Request logs are encrypted at rest on a per-API-key basis using Fernet. That means each API key has its own encryption key. Those keys are stored in Google Secret Manager. Request logs are accessible only to a small number of authorized personnel who have signed strict NDA agreements.
Can NOSIBLE provide anonymous API keys?
Yes. NOSIBLE can generate anonymous keys with no logging or tracking capabilities. Private API keys can also be created upfront with different prefixes and no request logs recorded against requests made with that key. Customers with sensitive query workflows can start with private logging disabled from day one.

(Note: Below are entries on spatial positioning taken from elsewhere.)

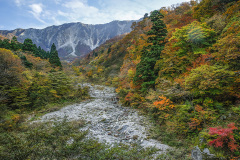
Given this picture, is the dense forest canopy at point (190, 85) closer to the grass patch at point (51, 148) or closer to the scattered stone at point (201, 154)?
the scattered stone at point (201, 154)

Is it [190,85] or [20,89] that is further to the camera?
[20,89]

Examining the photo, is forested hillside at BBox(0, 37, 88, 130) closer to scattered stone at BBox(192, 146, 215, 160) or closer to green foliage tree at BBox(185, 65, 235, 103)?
scattered stone at BBox(192, 146, 215, 160)

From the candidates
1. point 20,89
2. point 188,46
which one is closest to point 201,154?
point 188,46

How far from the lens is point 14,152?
13.3 feet

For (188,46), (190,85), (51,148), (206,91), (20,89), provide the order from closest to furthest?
(51,148) → (206,91) → (190,85) → (188,46) → (20,89)

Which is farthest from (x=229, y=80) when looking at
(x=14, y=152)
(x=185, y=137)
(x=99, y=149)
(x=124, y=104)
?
(x=124, y=104)

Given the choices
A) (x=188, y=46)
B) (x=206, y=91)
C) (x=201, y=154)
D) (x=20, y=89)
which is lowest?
(x=201, y=154)

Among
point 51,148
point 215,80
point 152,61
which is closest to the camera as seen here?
point 51,148

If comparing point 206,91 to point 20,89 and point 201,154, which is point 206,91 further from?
point 20,89

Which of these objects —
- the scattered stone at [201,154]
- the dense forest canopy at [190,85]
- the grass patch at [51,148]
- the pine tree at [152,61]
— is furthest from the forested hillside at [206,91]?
the grass patch at [51,148]

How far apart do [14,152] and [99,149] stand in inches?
125

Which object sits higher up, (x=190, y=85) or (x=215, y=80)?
(x=215, y=80)

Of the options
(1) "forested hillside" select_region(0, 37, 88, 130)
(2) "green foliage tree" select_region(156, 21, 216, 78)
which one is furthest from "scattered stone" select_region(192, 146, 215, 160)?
(1) "forested hillside" select_region(0, 37, 88, 130)

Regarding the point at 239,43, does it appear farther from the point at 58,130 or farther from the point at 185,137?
the point at 58,130
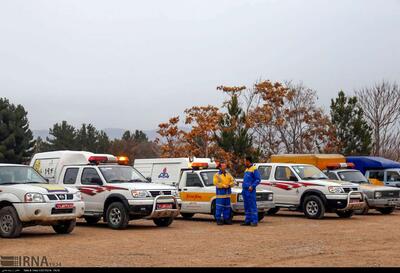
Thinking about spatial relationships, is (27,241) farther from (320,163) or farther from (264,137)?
(264,137)

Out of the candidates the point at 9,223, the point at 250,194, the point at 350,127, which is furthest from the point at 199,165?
the point at 350,127

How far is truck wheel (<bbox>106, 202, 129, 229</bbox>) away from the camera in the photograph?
51.1 feet

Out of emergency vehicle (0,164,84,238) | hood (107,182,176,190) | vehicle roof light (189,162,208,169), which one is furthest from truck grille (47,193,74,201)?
vehicle roof light (189,162,208,169)

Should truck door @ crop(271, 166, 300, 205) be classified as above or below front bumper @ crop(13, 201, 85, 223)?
above

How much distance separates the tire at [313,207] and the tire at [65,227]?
8.04m

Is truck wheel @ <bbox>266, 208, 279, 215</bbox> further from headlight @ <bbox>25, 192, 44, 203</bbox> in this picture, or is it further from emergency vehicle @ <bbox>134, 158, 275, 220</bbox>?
headlight @ <bbox>25, 192, 44, 203</bbox>

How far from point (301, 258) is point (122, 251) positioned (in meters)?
3.22

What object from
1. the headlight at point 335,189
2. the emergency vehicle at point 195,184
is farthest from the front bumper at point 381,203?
the emergency vehicle at point 195,184

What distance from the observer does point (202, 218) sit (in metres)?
20.2

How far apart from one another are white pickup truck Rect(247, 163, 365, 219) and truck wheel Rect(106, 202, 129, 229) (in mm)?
6332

How should customers request private logging?
Customers request private logging from the email address associated with the API key. NOSIBLE then makes the key private, destroys the associated request logs within one business day, and confirms by email. The request stays tied to the verified key owner.
Who can view API request logs?
Only a small number of authorized personnel can access API request logs. Those personnel are bound by strict NDA agreements. Encryption protects the records at rest, while access controls, limited internal permissions, and NDAs limit who can inspect them operationally.

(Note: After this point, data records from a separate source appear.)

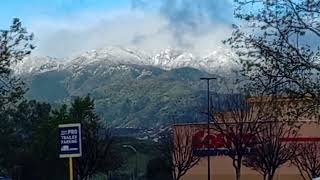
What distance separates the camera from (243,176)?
79.3 meters

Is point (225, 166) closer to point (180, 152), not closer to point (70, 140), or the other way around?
point (180, 152)

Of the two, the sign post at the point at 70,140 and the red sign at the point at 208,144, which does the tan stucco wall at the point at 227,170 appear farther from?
the sign post at the point at 70,140

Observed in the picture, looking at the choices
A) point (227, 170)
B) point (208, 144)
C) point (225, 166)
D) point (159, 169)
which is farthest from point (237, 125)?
point (159, 169)

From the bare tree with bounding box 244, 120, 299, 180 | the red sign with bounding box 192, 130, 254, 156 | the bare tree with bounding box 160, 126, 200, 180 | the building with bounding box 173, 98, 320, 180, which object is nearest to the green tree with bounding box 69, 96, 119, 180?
the bare tree with bounding box 160, 126, 200, 180

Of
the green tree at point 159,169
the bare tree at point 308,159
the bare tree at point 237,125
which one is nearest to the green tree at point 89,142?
the bare tree at point 237,125

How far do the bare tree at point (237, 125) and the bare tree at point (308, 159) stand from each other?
591cm

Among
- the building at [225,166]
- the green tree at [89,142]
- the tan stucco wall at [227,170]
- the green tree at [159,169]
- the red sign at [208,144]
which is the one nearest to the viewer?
the green tree at [89,142]

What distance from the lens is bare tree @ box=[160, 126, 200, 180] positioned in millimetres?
74500

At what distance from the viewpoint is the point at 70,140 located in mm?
20156

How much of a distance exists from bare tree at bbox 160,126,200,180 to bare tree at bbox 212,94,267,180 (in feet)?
23.4

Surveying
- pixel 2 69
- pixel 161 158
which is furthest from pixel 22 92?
pixel 161 158

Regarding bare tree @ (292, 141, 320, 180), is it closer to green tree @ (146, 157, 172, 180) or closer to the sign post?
green tree @ (146, 157, 172, 180)

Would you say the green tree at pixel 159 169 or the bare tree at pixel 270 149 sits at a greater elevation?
the bare tree at pixel 270 149

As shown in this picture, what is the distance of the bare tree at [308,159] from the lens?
67125 millimetres
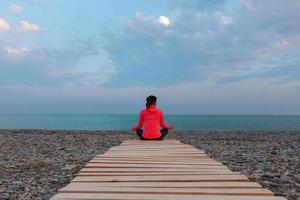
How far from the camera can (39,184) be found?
30.2ft

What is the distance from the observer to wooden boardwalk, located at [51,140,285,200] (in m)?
4.73

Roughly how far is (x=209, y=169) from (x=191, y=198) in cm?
185

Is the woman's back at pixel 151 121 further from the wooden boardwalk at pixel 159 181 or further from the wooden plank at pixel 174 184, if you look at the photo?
the wooden plank at pixel 174 184

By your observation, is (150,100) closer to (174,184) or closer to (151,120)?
(151,120)

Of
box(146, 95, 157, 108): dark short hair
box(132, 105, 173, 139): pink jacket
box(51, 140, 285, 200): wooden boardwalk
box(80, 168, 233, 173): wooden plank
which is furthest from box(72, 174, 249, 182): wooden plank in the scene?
box(132, 105, 173, 139): pink jacket

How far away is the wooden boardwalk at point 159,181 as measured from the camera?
4727 millimetres

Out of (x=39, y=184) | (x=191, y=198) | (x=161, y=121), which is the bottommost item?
(x=39, y=184)

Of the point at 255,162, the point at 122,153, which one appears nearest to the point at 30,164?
the point at 122,153

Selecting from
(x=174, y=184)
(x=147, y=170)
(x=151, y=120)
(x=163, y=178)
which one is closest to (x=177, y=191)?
(x=174, y=184)

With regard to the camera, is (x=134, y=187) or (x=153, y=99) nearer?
(x=134, y=187)

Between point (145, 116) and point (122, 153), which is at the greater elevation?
point (145, 116)

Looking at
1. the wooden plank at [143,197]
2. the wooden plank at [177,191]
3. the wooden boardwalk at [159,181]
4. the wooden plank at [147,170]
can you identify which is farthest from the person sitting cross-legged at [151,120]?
the wooden plank at [143,197]

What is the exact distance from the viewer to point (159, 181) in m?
5.51

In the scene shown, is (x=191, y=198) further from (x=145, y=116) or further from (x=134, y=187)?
(x=145, y=116)
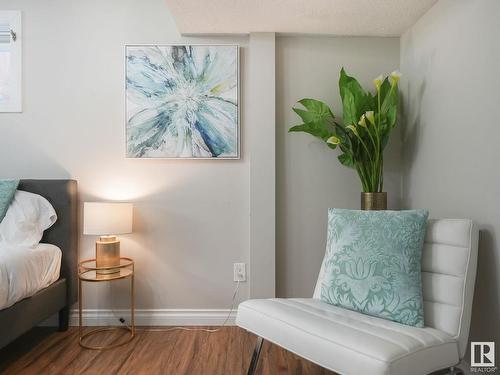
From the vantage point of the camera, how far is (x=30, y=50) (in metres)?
2.44

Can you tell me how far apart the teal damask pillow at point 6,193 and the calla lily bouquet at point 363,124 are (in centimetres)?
184

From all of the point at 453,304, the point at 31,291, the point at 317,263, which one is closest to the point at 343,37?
the point at 317,263

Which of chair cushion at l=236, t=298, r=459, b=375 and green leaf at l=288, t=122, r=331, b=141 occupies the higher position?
green leaf at l=288, t=122, r=331, b=141

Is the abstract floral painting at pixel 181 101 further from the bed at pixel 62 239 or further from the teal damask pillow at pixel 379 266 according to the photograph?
the teal damask pillow at pixel 379 266

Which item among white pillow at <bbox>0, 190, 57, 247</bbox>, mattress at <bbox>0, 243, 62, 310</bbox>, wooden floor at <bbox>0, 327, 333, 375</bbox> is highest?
white pillow at <bbox>0, 190, 57, 247</bbox>

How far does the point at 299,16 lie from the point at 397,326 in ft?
5.86

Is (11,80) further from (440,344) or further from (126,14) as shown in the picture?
(440,344)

Can a website ask to be forgotten?
Yes. If a previously indexed website asks to be forgotten, NOSIBLE removes its data from the index and notifies affected paying customers of the change. The process gives source owners a direct control path when they do not want their site indexed or surfaced through NOSIBLE search results, while keeping the operational change visible to customers who rely on that source.
Can an individual ask NOSIBLE to delist a result about them?

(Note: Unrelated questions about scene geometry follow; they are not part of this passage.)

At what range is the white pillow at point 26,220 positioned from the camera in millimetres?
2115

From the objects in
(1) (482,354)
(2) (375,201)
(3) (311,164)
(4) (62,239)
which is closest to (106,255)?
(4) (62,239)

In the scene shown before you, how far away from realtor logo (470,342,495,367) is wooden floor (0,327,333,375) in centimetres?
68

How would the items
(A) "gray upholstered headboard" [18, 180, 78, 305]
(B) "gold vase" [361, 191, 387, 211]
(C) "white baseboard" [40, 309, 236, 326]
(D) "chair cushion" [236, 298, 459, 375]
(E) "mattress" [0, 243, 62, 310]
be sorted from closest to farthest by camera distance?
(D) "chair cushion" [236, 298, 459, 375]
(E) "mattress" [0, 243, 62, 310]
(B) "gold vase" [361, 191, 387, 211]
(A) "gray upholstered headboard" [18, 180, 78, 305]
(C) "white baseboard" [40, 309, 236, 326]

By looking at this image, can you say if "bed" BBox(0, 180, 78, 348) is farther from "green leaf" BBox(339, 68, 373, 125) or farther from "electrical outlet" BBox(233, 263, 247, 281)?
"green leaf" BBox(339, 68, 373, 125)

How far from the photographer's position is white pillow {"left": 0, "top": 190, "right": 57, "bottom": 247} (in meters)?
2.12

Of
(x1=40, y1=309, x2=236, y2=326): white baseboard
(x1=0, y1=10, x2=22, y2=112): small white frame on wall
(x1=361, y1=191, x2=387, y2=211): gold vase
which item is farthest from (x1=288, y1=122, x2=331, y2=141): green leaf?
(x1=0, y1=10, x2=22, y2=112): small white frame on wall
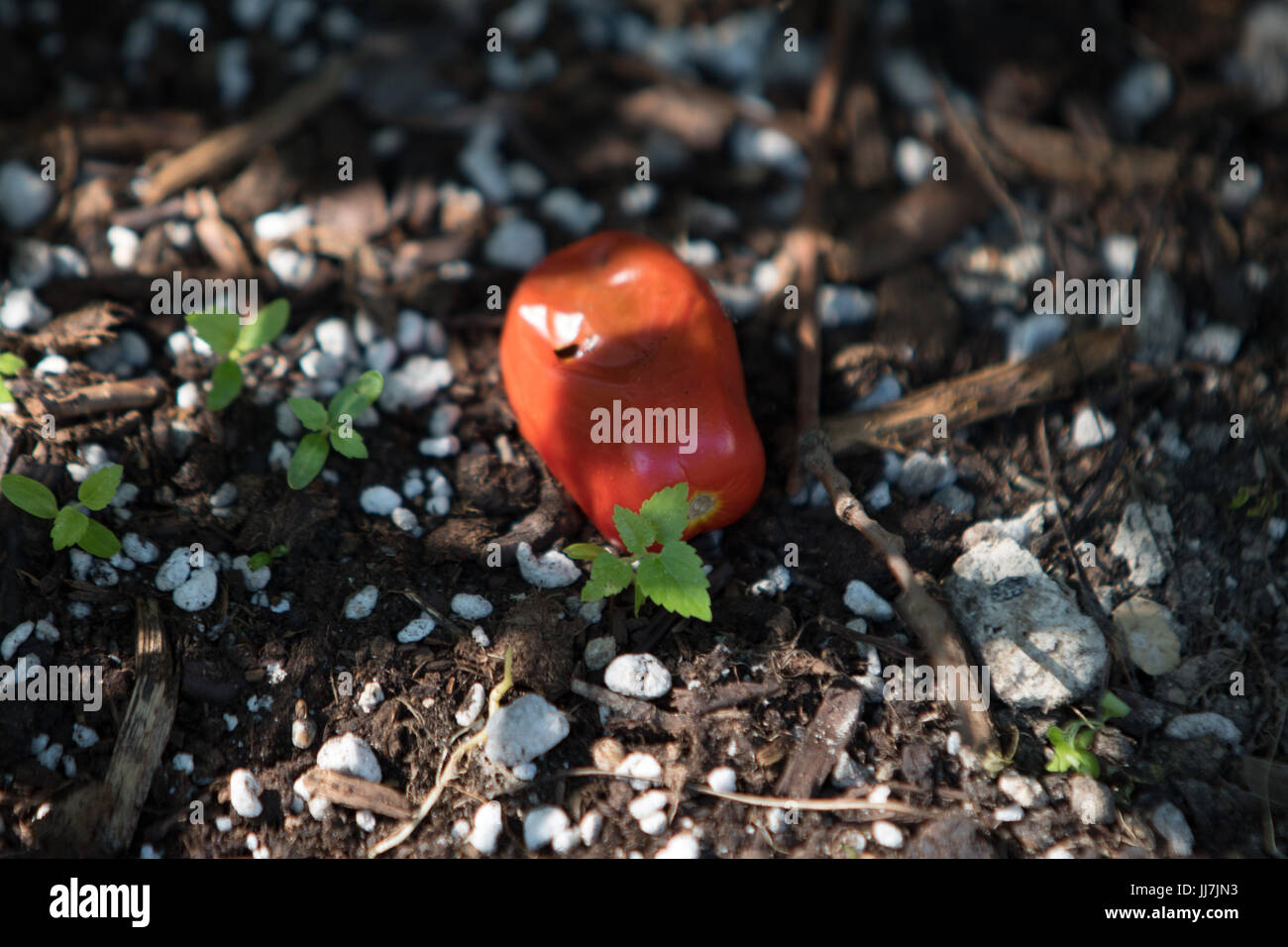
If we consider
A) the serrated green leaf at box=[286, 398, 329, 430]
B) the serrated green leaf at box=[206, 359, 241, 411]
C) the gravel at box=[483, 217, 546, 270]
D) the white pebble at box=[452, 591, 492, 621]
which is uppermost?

Yes. A person can raise an objection, erasure request, or delisting request when search results surface information about them. Search-engine privacy law requires a balance between privacy, accuracy, age of the information, public role, source context, and the public interest in access (Google Spain; GC and Others v. CNIL; NT1 and NT2).
How does NOSIBLE handle transparency when data comes from third-party sources?
NOSIBLE collects from published sources rather than directly from every person named in those sources. Individual notice at web scale can be impossible or disproportionate, but GDPR Article 14 still requires public information and safeguards. The Article 29 Working Party transparency guidelines require a documented analysis and public notice where Article 14(5)(b) is used.
What happens to delivery files and customer outputs?
Fast Search returns results in the HTTP response. Bulk Search returns a link to an encrypted JSON file when the job is ready. Crawl Feed publishes matching results to a private pub/sub channel, and Search Feed delivers results to S3 or a customer-selected storage system. Delivery setup controls customer-side access, retention, and handling.
What privacy issues should customers consider with delivery files?
Customers review where result files land, who can access that storage, and how long downstream systems retain the outputs. NOSIBLE can return results in an HTTP response, encrypted JSON file, private Pub/Sub channel, S3 bucket, or customer-selected storage system.